Influence of physical environment on International Marketing
Although the physical environment is not considered one of the core components of the SLEPT factors, it is an environment that can impact upon your success in exports and consequently needs to be considered.
A country’s territorial size, geographical location, natural resources, climate, rivers, lakes and forests constitute its physical environment. The physical environment influences political and economic activities, shapes cultural characteristics such as language and religion, and determines land usage, transportation, and commercial flows.
When planning international marketing activities, the possible impact of the physical environment should take into account. For example:
- Population distribution will be affected by topography (i.e. a country’s rivers, mountains, deserts, etc.) and climate – people tend to settle where the climate is temperate, and there is an adequate supply of water.
- Certain climatic conditions may dictate adaptations to the product – some glues and oils, for example, will not function in very cold climates.
- Climate should also influence the arrangements made in respect of packaging (in the marketing context) and protective packing for the purposes of safeguarding the product while it is in transit or in storage. Products which are particularly vulnerable to climatic conditions, are those that are adversely affected by extremes in temperature or excessive humidity changes (fruits being transported to hot climates or across the equator, for example).
- Abnormal weather conditions (e.g. typhoon season in Asia) can disrupt the transportation of export products while unforeseen changes in the weather can threaten companies which produce seasonal goods.
- Topography will influence the routing of goods and the choice of transport mode, which in turn will affect cost and thus impact on the price offered to the buyer.
The Impact of Economics on International Marketing
The economic situation of your market impacts what you offer and how you present it to your target customers. For international marketing, the economics of the target market as well as the international economy affect your marketing strategy. The local economy influences how you approach consumers, while the international economic framework limits your ability to produce, ship and distribute your products through cost and regulatory constraints. An effective international marketing strategy takes both local and international economic conditions into account.
Your international marketing of goods may be successful in western economies that have a similar economic structure to the United States, but it will fail in developing markets unless you make adjustments. You have to adapt your products to the local economies. A product you market as environmentally-friendly may not be relevant in a subsistence economy. A product that saves energy will not sell if energy is subsidized and inexpensive in the foreign market. You may offer the same products internationally as you do in the United States, but your global marketing has to change for your products to make economic sense in foreign economies.
Whether an international market is accessible to your company depends on whether you can offer your products at a competitive local price. International economic factors such as currency exchange rates, tariffs and shipping impact your costs and the prices of your goods. If the cost of offering your products in international markets is higher than that of locally-produced products, you may have to target luxury goods market segments. Sometimes mass-produced goods cost less than locally-made custom products, and your marketing strategy can price your products to achieve wide acceptance.

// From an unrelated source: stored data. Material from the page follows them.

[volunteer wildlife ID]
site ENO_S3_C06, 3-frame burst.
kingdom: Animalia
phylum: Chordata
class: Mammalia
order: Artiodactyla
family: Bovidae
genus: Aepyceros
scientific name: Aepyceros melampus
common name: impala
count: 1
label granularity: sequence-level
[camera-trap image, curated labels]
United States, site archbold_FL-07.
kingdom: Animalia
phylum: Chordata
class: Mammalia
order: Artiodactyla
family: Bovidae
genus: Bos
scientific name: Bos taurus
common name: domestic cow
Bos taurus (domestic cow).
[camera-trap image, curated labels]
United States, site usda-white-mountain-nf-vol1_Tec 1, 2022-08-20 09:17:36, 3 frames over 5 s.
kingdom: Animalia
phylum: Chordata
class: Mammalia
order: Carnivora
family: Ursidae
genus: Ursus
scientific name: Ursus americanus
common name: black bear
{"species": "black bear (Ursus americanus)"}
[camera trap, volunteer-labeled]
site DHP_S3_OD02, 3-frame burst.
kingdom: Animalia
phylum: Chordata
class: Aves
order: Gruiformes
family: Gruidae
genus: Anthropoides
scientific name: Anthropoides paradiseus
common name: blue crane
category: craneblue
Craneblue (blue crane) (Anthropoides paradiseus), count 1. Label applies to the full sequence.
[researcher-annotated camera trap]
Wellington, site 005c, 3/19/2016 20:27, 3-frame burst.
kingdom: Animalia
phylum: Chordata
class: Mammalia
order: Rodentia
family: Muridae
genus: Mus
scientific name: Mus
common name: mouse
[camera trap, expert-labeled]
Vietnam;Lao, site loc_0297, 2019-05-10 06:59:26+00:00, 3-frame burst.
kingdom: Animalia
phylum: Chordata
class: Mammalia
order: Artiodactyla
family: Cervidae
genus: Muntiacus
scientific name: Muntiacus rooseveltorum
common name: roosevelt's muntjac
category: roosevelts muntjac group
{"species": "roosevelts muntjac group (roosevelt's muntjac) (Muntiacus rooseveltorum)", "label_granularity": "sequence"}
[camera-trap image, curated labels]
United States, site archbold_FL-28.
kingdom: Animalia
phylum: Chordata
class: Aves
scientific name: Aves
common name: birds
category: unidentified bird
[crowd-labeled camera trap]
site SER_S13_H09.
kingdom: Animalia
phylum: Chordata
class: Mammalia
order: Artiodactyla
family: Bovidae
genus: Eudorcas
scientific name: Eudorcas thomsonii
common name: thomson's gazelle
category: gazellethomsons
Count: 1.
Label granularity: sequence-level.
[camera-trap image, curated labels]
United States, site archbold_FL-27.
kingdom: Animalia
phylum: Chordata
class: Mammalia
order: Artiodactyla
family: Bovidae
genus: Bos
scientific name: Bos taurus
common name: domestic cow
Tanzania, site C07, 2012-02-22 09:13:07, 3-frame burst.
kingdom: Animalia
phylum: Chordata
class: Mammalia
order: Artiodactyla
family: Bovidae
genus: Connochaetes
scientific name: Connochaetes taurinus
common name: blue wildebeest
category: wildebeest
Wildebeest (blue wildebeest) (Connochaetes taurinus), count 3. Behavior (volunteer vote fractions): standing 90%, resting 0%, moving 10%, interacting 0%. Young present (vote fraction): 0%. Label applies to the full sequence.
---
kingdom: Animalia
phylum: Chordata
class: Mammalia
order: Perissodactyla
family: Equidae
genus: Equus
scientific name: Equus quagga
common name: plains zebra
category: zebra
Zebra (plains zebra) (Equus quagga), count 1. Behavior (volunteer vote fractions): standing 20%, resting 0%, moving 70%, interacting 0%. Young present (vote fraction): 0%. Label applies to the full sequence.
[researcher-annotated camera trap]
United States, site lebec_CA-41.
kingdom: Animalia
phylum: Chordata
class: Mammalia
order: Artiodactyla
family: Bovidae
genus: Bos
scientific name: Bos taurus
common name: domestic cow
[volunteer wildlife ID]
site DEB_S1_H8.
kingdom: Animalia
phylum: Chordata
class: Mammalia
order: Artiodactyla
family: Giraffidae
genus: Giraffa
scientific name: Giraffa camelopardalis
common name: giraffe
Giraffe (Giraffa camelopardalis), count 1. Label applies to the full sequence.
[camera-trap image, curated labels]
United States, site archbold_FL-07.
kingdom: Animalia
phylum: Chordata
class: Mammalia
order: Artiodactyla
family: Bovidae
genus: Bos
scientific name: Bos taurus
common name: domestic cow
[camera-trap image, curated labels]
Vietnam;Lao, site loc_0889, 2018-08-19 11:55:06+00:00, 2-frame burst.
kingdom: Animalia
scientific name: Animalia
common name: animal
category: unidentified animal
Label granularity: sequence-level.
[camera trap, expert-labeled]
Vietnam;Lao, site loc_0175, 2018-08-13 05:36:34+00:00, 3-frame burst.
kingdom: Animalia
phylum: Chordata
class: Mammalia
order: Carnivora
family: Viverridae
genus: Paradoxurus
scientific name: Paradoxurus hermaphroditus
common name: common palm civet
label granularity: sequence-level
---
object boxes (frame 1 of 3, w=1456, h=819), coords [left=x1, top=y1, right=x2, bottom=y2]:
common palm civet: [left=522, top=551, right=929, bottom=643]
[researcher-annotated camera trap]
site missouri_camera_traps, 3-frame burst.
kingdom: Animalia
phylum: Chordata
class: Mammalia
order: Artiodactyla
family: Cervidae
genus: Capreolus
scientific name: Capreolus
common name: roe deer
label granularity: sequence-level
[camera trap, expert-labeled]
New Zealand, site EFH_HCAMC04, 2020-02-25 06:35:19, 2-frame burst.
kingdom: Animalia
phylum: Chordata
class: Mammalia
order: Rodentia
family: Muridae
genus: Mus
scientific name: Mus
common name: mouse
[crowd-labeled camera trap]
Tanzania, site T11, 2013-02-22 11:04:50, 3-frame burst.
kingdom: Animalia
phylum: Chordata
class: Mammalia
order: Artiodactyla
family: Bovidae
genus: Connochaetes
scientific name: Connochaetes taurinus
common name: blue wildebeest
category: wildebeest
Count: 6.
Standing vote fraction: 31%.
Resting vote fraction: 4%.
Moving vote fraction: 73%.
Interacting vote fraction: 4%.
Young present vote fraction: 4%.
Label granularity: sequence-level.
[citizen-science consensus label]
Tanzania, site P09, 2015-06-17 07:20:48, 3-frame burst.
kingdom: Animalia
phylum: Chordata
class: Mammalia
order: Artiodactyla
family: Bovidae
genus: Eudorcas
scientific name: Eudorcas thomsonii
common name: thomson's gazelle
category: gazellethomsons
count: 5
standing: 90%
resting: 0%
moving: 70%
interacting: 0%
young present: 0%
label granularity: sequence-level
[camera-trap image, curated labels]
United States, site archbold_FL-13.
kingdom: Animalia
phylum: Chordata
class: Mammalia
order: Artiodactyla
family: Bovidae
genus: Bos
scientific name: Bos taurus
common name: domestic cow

Carrying out production locally is one way to reduce costs and limit the influence of international economic factors on your operations. Instead of incurring costs through duties and transportation, you may be able to take advantage of lower production costs in the local economy with lower labor and facility expenses. Local production can impact your marketing by affecting both price and local acceptance. Marketing your products as locally-produced competitively-priced options can be an effective marketing strategy.
The international and local economic environments influence your channel marketing. If establishing a local presence is costly, you may opt for partnering with a local or international distributor who already has experience in the target market. For some markets, it makes economic sense to market your products via direct sales, either through local representatives or via online sales. Alternatively, a low-cost, open local economy may make it feasible to create your own local distribution network. The channel you choose for your marketing initiatives depends on the economics of delivering the goods to market and the local economic situation.
Socio-cultural influences on international marketing
According to Doole and Lowe (2004), the socio-cultural influences on international marketing are great. Social-cultural factors concern about demographics changes which organizations should be aware of. It involves age structure of the population, changing nature of occupations, improvement in education, and family size, and so on, which can have a great impact on demand of the products and services. Differences in social conditions, religion and culture can all affect consumers’ perceptions and patterns of buying behavior. In some countries, environment of the religion might be a source of opportunities or threats to companies doing the business in that particular location. Development and movement in populations around the world are crucial factors heralding social changes. It will affect the supply and demand of products and services within an economy. Cultural differences, especially language differences can have a significant impact on the way a product may be used in a market, its brand name and the advertising campaign. For example, there are culture gaps between Western and Asian countries where some companies simply do not find their way into a market or where their performance is less than successful.